Pada akhir Juli 2024, Meidy sempat mensiynalir BHP Group berpeluang untuk masuk dan melakukan investasi terhadap perusahaan tambang nikel di Indonesia, walaupun sebelumnya telah mengumumkan akan menyetop bisnis nikelnya yang merugi di Australia setidaknya hingga awal 2027.
“Kita sempat berdiskusi, tidak menutup kemungkinan, ini belum pasti ya; BHP akan masuk ke Indonesia. Kayaknya [masuk] tergantung situasi politik. Ini kita lagi menunggu regulasi apa untuk pemerintahan yang baru.
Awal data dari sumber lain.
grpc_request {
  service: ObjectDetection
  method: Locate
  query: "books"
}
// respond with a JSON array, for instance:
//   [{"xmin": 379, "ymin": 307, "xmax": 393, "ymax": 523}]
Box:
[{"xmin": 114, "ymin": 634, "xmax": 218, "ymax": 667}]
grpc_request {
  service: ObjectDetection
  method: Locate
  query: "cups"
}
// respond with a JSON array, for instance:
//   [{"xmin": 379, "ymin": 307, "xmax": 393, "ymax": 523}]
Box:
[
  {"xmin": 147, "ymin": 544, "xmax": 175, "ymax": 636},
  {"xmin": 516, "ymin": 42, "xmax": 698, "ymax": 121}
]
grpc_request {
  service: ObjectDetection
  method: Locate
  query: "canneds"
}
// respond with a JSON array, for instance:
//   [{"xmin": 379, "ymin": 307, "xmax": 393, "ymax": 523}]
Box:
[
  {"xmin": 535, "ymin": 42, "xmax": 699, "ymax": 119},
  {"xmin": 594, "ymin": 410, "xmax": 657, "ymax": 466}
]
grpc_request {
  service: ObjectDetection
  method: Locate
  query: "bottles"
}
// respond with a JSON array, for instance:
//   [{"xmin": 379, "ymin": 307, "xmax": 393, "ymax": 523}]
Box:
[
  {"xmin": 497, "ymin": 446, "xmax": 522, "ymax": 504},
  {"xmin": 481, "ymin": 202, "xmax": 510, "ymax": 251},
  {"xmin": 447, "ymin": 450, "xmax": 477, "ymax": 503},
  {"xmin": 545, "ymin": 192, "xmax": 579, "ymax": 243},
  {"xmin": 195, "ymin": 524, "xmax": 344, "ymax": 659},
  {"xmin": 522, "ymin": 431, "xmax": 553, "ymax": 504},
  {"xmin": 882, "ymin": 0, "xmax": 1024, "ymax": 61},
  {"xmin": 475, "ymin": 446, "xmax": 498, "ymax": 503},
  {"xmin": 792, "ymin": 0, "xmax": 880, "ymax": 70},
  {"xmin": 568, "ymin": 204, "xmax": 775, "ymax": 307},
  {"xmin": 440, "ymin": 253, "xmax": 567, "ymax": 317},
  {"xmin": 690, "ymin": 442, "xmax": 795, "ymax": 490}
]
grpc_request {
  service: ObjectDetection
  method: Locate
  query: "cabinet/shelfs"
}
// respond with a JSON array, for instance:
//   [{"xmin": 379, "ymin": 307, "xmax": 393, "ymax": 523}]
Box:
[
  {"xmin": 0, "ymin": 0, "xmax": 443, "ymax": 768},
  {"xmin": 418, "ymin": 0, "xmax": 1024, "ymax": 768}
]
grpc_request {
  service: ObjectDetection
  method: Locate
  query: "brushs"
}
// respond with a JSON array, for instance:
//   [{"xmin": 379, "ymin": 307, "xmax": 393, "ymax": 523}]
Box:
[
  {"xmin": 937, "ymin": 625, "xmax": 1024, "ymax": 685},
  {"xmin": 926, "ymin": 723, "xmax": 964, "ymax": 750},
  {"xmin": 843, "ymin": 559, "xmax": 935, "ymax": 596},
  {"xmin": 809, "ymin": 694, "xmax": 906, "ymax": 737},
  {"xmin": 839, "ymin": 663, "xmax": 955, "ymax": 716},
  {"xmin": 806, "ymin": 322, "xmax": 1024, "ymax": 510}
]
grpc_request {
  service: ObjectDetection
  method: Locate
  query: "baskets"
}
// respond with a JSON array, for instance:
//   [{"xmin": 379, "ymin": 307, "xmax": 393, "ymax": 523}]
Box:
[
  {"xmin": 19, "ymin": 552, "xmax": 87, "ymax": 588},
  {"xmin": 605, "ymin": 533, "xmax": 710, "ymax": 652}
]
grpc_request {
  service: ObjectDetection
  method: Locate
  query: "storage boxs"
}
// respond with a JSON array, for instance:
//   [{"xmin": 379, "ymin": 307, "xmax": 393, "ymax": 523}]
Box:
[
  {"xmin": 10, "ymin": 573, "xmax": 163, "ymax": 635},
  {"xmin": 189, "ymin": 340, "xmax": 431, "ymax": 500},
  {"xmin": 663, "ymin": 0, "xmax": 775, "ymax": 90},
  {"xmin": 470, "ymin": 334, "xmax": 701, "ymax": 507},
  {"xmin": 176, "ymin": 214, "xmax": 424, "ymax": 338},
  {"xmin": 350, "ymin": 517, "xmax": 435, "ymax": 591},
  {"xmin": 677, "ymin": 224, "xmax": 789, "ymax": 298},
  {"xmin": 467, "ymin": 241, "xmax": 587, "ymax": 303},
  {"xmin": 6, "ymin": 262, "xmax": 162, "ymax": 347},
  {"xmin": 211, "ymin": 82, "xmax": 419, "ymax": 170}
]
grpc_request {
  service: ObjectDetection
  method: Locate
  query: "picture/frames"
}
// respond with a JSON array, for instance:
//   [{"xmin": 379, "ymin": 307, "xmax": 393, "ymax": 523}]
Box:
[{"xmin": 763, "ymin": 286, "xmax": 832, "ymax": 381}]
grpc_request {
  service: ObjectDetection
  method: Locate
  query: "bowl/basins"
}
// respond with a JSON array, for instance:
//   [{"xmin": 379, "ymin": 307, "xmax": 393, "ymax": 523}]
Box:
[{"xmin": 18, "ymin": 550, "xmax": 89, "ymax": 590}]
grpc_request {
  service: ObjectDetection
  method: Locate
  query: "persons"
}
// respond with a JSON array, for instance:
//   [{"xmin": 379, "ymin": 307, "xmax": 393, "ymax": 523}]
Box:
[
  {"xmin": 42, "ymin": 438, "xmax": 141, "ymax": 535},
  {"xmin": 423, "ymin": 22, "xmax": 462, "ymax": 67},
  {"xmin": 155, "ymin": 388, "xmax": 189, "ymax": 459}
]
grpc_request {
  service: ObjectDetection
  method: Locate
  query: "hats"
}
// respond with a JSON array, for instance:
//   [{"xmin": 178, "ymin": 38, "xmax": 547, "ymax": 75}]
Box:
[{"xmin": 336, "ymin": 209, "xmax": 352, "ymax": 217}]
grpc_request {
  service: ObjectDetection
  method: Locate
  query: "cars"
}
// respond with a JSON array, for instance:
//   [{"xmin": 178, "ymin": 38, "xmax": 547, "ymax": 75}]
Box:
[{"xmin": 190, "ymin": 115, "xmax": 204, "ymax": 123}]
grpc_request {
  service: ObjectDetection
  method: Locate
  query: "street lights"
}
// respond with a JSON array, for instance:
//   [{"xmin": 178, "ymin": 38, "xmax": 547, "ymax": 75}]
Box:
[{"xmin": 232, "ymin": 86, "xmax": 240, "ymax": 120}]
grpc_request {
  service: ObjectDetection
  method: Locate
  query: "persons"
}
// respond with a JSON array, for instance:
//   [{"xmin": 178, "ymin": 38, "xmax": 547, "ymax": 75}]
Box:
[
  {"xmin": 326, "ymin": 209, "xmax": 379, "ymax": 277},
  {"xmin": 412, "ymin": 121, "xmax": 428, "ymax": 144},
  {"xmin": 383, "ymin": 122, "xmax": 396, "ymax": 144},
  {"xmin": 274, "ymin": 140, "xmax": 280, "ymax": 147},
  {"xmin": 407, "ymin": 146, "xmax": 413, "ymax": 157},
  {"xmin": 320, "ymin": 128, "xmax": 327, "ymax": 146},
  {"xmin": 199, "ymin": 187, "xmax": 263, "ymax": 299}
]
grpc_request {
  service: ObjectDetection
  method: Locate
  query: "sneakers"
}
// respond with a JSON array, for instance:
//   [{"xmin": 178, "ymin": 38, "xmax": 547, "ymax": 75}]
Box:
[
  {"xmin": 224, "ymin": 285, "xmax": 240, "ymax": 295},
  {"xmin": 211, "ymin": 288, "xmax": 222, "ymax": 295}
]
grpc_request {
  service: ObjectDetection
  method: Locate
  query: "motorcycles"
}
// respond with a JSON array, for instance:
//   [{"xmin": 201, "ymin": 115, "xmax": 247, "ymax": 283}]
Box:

Kita melihat nanti mungkin tahun depan [2025] kali ya [baru masuk],” ujar Meidy saat ditemui di Jakarta Pusat, akhir Juli.
Saat itu, Meidy mengatakan investasi tersebut berpeluang dilakukan karena BHP membutuhkan bahan baku untuk memproduksi nickel matte hingga produk turunannya.
Dengan demikian, Indonesia sekaligus bisa menghilangkan stigma bahwa nikel dan produk hilirnya selama ini hanya didominasi oleh investor China.
Sebagai informasi, BHP sebelumnya menyatakan bisnis Nickel West memasuki masa “perawatan dan pemeliharaan” mulai Oktober karena rendahnya harga logam nikel yang digunakan dalam baterai kendaraan listrik, katanya dalam sebuah pernyataan pada Kamis.
Penambang asal Australia itu juga akan menghentikan pengembangan tambang nikel West Musgrave.
Per Bloomberg, BHP berencana mengeluarkan A$450 juta per tahun untuk mendukung potensi dimulainya kembali bisnis nikel jika kondisi pasar dan prospek nikel membaik.
Harga nikel anjlok dalam beberapa tahun terakhir karena produksi baru berbiaya rendah dari Indonesia membanjiri pasar global.
Nikel diperdagangkan di US$15.594/ton pagi ini di London Metal Exchange (LME), menguat 0,65% dari hari sebelumnya.
Namun, harga nikel—yang mencapai puncaknya di atas US$100.000 per ton pada 2022 selama periode short squeeze yang terkenal — mengalami tren penurunan sekitar 8% tahun ini.